■ INSTRUCTION ■
Quote the lines from the one containing "Of pixel 438" through the one containing "Answer: the person", inclusive, word for word, and nothing else.

═══ DATA TO USE

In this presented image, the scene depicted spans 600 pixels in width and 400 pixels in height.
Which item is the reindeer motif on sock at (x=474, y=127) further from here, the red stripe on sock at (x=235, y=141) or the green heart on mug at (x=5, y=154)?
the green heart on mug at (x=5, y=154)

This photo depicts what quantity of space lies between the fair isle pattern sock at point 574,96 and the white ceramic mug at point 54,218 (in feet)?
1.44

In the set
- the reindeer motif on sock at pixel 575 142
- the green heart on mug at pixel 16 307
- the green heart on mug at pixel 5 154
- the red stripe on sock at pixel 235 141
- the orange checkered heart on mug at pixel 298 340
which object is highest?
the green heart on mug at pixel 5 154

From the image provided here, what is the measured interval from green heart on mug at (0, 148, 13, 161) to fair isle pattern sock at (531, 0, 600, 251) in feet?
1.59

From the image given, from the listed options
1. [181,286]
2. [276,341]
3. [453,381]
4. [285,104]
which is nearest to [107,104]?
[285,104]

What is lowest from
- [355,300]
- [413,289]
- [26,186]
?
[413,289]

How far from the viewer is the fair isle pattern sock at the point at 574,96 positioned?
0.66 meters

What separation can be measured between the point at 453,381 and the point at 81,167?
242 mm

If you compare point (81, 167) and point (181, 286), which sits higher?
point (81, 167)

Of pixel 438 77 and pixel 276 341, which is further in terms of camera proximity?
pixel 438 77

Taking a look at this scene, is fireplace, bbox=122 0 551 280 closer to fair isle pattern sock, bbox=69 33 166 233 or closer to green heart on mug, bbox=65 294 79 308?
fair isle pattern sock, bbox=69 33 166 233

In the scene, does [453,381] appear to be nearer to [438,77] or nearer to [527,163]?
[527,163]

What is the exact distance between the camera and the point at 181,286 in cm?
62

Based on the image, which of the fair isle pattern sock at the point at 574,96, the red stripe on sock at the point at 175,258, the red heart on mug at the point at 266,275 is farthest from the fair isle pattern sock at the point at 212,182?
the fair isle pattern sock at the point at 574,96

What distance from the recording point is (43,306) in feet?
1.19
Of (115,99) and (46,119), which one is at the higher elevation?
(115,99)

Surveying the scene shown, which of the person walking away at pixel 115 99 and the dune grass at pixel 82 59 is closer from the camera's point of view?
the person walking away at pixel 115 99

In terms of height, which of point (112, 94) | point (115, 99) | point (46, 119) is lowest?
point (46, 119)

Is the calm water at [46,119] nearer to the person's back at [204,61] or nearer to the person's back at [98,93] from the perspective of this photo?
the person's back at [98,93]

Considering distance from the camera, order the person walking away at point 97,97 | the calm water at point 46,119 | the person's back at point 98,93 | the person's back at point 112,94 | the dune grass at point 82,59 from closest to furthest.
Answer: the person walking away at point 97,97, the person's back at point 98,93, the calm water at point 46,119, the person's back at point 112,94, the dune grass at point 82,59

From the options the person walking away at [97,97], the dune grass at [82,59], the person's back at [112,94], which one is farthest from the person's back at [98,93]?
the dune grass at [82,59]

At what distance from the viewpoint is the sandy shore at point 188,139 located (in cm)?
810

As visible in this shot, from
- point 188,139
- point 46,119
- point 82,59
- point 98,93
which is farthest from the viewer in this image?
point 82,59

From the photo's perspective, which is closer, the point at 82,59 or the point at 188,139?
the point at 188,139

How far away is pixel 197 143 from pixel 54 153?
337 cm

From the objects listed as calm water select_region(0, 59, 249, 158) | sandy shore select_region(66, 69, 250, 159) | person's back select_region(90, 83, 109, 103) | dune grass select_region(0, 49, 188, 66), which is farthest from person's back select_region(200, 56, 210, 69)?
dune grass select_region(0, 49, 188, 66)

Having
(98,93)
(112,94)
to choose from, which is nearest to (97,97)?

══════

■ FULL ANSWER ■
Of pixel 438 77 and pixel 276 341, which is further in terms of camera proximity?
pixel 438 77

Taking a look at this scene, is fireplace, bbox=122 0 551 280 closer to fair isle pattern sock, bbox=69 33 166 233 or closer to green heart on mug, bbox=65 294 79 308?
fair isle pattern sock, bbox=69 33 166 233

In the scene, does [453,381] appear to be nearer to [438,77] or nearer to [527,163]?
[527,163]

What is the exact distance between the camera and the point at 181,286 in cm?
62

Based on the image, which of the fair isle pattern sock at the point at 574,96, the red stripe on sock at the point at 175,258, the red heart on mug at the point at 266,275 is farthest from the fair isle pattern sock at the point at 212,182?
the fair isle pattern sock at the point at 574,96

What distance from the recording point is (43,306) in feet?
1.19
Of (115,99) and (46,119), which one is at the higher elevation?
(115,99)

Surveying the scene shown, which of the person walking away at pixel 115 99 and the dune grass at pixel 82 59 is closer from the camera's point of view?
the person walking away at pixel 115 99

In terms of height, which of point (112, 94) | point (115, 99) | point (46, 119) is lowest?
point (46, 119)

Is the calm water at [46,119] nearer to the person's back at [204,61] or nearer to the person's back at [98,93] from the perspective of this photo?
the person's back at [98,93]

Considering distance from the camera, order the person walking away at point 97,97 | the calm water at point 46,119 | the person's back at point 98,93 | the person's back at point 112,94 | the dune grass at point 82,59 from closest to furthest.
Answer: the person walking away at point 97,97, the person's back at point 98,93, the calm water at point 46,119, the person's back at point 112,94, the dune grass at point 82,59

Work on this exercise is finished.